The import of a dataset into the NSRR involves annotation with two types of metadata: study variable metadata and polysomnography recording metadata. Each study variable that has been mapped to an SCDE term is also annotated with provenance metadata abstracted from documents on study processes and methodology. Provenance metadata include the source of the data, the time point at which the data were collected, the method used to collect or abstract the data, the equipment used to collect the data, and any formulas applied to calculate derived values.
Polysomnography recording metadata contain information such as study identifiers, signal channel names, signal units, and signal minimums and maximums that were acquired at the time of signal acquisition based on the configuration of the recording system. Such information is stored in the EDF header and is extracted and mapped using our EDF Editor and Translator38 for analyses. For details of the NSRR metadata extraction pipeline, see Supplementary Appendix A.
Tools for data exploration, visualization, and analysis
The NSRR team developed a number of tools for data exploration and analysis. X-search.net36 enables users to query across multiple datasets using the SCDE terms (Figure 1). The tool Altamira39 is used for web-based rendering of EDF signals, making use of the Edfize library.34 The NSRR also provides a downloading tool called the NSRR gem35 that facilitates the downloading of large datasets. The gem checks the integrity of files to be downloaded, recreates the local folder hierarchy, and manages downloading interruptions.
The data source for x-search.net is a mirrored copy of the NSRR clinical data after data mapping. The NSRR team handles mapping and coding inconsistencies before new datasets (excluding the EDF files) are integrated and become queryable using x-search.net. The data source for Altamira is the same imported copy of the EDF files.
We developed and used the Spout data dictionary management tool33 to generate dataset descriptions for access through the NSRR web portal. Spout generates and updates the specifications and histogram renderings of thousands of variables used in individual NSRR cohorts.

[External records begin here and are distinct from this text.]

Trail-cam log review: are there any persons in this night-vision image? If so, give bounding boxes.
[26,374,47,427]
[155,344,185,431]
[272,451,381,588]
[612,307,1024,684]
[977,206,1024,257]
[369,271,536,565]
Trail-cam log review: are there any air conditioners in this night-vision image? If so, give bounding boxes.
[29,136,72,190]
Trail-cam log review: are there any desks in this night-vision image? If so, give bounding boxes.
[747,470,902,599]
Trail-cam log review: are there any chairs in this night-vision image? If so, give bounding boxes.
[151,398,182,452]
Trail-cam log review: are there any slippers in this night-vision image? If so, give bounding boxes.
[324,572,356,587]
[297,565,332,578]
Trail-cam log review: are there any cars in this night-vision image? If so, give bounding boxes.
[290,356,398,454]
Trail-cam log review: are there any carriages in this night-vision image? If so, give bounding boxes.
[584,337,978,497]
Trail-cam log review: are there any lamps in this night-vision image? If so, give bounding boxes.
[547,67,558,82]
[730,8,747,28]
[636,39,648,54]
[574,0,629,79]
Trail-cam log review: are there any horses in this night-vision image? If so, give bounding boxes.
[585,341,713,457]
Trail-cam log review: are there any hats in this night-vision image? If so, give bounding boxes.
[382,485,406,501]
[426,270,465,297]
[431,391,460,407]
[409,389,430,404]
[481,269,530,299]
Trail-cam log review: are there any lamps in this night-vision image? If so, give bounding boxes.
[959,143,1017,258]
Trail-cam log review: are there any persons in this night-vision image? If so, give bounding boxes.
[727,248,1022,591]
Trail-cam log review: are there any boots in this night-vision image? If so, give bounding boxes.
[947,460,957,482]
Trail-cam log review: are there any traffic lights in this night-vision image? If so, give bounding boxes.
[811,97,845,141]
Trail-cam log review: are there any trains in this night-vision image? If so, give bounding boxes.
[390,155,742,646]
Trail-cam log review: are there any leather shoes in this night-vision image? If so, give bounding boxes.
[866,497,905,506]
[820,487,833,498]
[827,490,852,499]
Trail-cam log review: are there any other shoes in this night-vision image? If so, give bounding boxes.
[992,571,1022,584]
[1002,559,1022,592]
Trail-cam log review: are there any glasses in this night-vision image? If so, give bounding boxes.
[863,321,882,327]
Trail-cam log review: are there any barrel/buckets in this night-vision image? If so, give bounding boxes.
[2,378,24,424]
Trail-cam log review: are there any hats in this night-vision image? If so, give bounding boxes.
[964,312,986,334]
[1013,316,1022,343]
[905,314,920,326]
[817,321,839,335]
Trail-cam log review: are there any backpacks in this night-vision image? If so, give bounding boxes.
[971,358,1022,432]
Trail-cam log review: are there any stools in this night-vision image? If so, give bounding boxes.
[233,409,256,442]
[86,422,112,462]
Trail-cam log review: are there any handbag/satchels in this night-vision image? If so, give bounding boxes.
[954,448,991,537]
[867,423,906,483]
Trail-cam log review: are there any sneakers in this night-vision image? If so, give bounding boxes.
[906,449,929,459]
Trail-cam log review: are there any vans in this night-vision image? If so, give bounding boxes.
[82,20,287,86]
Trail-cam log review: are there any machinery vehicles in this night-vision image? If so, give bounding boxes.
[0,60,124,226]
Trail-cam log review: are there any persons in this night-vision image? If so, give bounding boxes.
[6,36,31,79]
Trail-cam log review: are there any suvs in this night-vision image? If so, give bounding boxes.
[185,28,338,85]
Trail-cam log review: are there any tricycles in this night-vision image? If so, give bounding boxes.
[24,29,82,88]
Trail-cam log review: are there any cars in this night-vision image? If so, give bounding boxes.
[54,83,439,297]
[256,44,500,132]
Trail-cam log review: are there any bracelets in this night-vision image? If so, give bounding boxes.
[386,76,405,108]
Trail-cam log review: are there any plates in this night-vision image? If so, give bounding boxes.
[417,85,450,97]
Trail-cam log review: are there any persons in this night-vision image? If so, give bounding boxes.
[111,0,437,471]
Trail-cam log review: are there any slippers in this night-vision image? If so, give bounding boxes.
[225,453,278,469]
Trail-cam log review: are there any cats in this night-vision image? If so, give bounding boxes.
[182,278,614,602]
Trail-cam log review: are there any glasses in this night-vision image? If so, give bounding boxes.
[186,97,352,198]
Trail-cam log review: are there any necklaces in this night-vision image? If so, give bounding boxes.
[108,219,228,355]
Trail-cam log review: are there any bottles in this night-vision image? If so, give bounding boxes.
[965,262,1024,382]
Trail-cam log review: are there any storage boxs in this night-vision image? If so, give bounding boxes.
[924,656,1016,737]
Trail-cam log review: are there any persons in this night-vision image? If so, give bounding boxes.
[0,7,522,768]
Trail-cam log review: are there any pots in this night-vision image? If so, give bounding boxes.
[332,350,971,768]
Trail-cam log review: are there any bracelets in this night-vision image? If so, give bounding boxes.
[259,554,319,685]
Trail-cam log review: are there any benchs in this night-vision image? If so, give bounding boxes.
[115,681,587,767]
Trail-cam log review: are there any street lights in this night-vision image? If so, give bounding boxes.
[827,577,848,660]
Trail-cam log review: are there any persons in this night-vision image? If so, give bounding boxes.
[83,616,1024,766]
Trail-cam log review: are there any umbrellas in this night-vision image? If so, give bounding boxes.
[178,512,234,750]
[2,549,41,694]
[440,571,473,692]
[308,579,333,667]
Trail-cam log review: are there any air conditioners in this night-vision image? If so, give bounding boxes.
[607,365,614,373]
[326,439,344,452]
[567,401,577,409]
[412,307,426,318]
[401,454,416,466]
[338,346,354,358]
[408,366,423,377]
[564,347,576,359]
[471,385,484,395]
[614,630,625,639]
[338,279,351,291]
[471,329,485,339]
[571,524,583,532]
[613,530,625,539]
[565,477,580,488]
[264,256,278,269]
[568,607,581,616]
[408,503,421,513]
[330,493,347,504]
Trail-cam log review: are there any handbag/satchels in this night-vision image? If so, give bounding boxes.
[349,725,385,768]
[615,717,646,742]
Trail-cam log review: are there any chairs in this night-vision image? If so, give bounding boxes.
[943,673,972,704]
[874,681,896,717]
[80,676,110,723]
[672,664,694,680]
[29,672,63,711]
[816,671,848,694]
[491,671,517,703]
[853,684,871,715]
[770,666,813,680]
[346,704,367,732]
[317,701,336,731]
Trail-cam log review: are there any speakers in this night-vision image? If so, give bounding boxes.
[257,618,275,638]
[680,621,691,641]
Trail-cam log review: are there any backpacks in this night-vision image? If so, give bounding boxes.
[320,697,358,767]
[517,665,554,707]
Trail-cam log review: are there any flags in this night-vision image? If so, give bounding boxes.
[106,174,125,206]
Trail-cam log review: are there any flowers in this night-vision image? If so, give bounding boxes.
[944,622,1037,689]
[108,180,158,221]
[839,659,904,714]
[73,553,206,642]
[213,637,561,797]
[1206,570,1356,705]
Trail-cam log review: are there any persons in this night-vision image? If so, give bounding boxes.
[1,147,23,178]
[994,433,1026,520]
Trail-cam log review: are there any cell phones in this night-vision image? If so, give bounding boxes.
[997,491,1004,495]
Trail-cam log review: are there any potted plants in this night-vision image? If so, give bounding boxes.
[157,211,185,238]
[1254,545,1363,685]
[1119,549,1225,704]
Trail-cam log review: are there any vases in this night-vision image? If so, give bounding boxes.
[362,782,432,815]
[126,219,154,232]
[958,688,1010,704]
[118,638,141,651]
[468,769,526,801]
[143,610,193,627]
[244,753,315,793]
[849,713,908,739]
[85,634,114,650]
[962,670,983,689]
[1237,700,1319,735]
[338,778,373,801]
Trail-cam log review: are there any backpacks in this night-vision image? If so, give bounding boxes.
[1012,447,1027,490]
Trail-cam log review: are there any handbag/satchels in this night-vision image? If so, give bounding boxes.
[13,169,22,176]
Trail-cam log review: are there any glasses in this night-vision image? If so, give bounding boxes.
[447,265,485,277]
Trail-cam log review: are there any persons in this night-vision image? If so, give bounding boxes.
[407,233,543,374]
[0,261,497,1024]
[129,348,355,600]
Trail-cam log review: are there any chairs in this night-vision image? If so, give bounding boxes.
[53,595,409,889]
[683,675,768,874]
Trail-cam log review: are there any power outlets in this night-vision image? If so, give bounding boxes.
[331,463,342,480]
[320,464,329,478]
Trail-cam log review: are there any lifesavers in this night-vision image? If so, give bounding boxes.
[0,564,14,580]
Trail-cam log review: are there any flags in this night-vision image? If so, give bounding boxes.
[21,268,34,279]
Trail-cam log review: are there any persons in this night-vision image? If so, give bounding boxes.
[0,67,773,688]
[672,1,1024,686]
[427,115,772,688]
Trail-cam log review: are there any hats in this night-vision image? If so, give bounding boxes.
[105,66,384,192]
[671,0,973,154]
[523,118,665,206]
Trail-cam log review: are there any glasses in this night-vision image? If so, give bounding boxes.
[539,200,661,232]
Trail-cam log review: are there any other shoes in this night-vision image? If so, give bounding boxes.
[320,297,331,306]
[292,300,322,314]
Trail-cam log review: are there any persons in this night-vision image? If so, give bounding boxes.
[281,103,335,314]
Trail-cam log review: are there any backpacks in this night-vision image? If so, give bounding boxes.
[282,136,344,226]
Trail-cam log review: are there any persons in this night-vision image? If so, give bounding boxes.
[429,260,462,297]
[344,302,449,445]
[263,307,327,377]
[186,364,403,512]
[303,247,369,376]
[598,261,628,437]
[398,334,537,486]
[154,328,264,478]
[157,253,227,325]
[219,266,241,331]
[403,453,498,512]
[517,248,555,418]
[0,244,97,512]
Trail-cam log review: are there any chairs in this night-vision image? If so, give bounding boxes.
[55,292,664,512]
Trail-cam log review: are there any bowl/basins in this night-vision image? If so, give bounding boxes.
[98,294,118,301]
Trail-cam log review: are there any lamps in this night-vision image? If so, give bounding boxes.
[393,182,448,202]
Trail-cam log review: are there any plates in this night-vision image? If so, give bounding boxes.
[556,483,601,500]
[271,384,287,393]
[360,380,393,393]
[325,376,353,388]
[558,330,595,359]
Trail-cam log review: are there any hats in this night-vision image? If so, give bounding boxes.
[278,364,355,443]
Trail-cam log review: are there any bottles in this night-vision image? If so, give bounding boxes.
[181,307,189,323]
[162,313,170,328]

An extended list of openly accessible tools appears in Supplementary Appendix A.
Data quality review
The NSRR team reviews new datasets for outlying and implausible values, which are tracked in a Known Issues file in each version-controlled data dictionary repository. Raw EDF files are processed in the EDF Editor and Translator tool to ensure that each file is readable and conforms to EDF specifications. Polysomnograms that cannot be converted successfully to EDF are noted in the dataset documentation.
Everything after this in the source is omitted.